### TASK BRIEF
Your output is the line containing "The photograph before" plus all lines after it to the end of the records, reproduced exactly, with nothing else.

### RECORDS FOR PROCESSING
• • •

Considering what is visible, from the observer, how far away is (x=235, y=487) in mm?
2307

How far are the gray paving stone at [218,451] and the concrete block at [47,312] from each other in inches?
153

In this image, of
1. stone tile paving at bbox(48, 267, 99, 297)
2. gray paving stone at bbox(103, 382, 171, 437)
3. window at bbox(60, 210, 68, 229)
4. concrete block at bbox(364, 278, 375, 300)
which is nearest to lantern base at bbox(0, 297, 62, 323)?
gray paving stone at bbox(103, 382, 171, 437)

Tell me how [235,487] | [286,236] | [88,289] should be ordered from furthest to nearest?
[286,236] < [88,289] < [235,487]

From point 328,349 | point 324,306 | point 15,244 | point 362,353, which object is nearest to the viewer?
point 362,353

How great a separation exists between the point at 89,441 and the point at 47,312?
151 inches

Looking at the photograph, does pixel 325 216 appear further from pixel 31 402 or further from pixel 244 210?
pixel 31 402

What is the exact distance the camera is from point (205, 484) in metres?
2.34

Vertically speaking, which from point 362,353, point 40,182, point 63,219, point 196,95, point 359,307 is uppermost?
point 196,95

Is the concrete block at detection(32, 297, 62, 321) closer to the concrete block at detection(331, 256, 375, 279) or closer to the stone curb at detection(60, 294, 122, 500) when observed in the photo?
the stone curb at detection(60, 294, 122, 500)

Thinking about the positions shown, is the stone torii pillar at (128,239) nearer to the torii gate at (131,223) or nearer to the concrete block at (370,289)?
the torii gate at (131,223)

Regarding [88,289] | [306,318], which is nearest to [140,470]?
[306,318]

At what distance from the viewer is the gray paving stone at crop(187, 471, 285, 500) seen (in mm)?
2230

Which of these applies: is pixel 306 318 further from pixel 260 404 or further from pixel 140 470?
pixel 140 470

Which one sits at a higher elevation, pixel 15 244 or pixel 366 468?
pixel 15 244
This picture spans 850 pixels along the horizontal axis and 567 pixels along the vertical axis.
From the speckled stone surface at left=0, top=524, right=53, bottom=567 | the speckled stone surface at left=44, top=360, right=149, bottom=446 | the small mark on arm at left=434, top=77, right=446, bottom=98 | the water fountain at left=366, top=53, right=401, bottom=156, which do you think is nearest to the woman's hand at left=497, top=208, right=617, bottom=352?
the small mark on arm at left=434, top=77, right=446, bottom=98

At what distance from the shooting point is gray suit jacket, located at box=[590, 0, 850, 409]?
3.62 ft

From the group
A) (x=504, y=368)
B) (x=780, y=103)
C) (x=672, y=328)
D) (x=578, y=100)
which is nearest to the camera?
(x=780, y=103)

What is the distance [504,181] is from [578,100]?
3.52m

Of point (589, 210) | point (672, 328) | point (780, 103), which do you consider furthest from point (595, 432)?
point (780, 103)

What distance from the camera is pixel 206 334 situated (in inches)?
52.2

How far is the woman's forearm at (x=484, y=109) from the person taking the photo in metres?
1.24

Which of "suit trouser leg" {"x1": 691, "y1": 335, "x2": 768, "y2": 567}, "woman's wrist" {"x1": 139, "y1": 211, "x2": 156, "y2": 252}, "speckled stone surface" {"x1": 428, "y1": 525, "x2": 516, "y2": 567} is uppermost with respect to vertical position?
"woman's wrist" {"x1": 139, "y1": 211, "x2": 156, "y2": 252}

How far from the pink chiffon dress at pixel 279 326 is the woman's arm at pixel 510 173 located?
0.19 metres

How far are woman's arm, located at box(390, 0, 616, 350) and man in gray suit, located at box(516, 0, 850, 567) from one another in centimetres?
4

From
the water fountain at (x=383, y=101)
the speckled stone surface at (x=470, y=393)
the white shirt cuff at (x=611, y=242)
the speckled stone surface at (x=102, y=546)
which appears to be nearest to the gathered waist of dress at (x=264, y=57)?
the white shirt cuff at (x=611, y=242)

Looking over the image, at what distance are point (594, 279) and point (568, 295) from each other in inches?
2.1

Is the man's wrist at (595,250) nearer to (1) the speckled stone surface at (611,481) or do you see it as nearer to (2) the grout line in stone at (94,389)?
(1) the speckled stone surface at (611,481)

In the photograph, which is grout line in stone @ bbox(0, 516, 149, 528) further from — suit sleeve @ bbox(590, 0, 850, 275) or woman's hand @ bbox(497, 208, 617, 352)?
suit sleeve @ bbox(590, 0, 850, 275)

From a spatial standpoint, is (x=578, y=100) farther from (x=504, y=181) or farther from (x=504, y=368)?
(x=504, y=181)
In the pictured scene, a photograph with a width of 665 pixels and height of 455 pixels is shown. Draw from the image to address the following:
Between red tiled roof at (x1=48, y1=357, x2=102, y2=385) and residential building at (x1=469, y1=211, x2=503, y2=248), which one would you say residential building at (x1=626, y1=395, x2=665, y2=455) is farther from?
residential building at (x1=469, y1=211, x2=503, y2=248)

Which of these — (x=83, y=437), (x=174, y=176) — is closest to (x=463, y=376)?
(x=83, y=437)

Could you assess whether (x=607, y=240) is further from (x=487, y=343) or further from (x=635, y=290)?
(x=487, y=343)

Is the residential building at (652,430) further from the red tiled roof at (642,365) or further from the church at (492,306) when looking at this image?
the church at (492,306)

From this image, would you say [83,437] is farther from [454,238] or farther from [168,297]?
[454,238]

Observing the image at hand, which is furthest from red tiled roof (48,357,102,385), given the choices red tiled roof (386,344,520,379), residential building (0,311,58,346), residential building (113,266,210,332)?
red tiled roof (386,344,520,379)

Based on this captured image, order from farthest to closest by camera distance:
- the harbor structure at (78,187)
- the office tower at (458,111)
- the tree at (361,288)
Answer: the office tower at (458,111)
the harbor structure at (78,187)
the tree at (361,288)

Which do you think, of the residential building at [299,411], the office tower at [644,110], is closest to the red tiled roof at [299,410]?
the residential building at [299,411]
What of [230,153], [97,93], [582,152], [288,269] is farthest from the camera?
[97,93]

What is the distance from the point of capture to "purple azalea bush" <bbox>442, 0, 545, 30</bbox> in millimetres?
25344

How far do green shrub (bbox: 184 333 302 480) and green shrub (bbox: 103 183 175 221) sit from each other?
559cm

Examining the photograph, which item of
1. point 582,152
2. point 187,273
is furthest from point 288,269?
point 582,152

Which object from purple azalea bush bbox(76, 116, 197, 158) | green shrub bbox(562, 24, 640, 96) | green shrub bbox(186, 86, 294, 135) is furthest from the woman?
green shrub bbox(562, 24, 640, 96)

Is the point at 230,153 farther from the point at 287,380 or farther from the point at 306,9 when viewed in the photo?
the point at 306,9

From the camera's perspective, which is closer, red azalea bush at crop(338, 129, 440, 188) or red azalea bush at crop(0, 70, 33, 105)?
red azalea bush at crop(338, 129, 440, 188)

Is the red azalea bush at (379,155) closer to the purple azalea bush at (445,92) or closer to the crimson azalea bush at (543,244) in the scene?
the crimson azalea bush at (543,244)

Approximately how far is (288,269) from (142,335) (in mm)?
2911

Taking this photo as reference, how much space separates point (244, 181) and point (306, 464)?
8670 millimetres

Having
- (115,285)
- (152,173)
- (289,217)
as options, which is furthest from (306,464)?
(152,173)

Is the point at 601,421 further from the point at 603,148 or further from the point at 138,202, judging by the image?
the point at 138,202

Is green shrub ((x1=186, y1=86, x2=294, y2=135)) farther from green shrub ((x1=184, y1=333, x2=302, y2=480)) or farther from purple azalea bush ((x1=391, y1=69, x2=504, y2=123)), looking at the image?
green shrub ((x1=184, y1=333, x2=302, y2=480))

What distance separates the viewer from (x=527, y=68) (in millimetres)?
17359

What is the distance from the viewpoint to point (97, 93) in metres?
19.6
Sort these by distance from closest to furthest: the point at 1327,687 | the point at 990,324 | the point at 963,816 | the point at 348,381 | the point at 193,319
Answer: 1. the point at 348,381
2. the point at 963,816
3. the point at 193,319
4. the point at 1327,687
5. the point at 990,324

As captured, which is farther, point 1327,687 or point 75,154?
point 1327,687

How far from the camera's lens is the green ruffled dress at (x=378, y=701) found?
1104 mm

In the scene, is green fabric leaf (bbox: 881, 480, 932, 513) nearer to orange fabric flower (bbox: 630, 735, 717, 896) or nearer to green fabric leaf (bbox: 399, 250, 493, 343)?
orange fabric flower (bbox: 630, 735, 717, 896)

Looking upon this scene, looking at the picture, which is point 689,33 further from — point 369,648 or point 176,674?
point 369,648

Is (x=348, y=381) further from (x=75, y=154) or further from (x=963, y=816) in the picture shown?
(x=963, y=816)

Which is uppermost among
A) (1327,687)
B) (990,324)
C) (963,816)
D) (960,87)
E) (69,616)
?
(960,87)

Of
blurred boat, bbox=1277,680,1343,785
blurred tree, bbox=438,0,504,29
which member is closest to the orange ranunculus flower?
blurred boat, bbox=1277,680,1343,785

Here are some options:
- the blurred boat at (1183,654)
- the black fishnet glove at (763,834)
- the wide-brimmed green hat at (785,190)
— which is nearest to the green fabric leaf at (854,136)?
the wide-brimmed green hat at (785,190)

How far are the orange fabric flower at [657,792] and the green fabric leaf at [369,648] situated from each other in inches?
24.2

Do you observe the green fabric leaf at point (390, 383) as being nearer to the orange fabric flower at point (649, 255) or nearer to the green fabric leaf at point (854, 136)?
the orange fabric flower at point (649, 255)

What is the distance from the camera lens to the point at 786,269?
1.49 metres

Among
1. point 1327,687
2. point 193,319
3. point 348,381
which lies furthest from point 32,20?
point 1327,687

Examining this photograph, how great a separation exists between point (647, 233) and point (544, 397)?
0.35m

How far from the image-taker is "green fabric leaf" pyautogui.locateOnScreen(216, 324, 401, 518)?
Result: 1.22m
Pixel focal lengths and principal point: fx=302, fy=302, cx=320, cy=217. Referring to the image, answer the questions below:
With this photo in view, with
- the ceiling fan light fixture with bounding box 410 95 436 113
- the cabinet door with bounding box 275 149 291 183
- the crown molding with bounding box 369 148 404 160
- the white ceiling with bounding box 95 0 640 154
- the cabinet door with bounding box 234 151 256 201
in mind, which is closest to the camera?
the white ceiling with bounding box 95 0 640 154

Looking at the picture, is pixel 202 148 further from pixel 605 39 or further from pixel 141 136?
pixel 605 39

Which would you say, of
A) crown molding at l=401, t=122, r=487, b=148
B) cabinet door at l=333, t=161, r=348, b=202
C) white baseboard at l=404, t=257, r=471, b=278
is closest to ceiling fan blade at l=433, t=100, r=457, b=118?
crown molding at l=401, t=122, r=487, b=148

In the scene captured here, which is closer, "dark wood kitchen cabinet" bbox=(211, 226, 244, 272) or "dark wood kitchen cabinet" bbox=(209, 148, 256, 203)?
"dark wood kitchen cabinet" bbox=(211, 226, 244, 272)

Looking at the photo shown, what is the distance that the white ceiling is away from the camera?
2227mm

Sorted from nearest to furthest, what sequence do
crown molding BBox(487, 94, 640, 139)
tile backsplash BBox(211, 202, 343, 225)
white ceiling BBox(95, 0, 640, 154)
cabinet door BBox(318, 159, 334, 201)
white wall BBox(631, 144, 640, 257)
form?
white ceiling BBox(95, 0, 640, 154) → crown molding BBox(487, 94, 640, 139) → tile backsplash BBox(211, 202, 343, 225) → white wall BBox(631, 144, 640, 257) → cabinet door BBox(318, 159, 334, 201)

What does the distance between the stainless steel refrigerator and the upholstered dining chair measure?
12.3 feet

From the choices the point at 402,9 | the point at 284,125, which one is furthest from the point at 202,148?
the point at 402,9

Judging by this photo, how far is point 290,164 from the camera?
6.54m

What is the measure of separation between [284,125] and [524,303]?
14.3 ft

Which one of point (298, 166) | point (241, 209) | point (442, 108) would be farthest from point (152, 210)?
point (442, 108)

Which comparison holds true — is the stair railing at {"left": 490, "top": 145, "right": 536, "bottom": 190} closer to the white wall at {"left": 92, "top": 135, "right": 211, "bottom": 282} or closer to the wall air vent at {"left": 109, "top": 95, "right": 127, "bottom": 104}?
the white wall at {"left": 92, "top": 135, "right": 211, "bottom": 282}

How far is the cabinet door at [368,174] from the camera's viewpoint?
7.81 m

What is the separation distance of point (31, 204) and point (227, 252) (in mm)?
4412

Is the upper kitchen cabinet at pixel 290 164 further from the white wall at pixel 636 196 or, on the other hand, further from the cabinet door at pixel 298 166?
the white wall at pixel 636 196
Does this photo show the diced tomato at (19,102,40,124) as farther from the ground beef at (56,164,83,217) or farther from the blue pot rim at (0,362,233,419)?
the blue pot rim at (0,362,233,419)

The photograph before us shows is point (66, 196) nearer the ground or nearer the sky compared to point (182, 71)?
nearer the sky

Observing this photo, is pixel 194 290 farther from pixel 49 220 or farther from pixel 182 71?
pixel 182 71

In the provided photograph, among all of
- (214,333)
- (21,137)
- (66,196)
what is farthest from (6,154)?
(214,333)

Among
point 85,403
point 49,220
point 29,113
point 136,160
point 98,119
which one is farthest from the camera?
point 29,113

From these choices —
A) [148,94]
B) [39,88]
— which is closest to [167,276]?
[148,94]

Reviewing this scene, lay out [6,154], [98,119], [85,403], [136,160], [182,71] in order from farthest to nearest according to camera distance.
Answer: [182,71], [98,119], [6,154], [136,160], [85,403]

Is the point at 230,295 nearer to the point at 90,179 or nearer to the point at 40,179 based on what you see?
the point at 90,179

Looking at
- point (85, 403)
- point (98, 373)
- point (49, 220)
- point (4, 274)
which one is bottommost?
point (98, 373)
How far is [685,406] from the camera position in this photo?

• • •

### ANSWER BELOW
The photograph before us shows is point (66, 196) nearer the ground or nearer the sky compared to point (182, 71)?
nearer the sky

Observing this photo, is pixel 194 290 farther from pixel 49 220 or farther from pixel 182 71?
pixel 182 71

In the provided photograph, among all of
- (214,333)
- (21,137)
- (66,196)
what is farthest from (6,154)?
(214,333)

Among
point 85,403
point 49,220
point 29,113
point 136,160
point 98,119
which one is farthest from the camera?
point 29,113

From these choices —
A) [148,94]
B) [39,88]
— which is closest to [167,276]?
[148,94]

Reviewing this scene, lay out [6,154], [98,119], [85,403], [136,160], [182,71] in order from farthest to nearest according to camera distance.
Answer: [182,71], [98,119], [6,154], [136,160], [85,403]

Is the point at 230,295 nearer to the point at 90,179 or nearer to the point at 40,179 based on what you see?
the point at 90,179

Looking at
- point (85, 403)
- point (98, 373)
- point (49, 220)
- point (4, 274)
which one is bottommost?
point (98, 373)
How far is [685,406] from the camera position in this photo?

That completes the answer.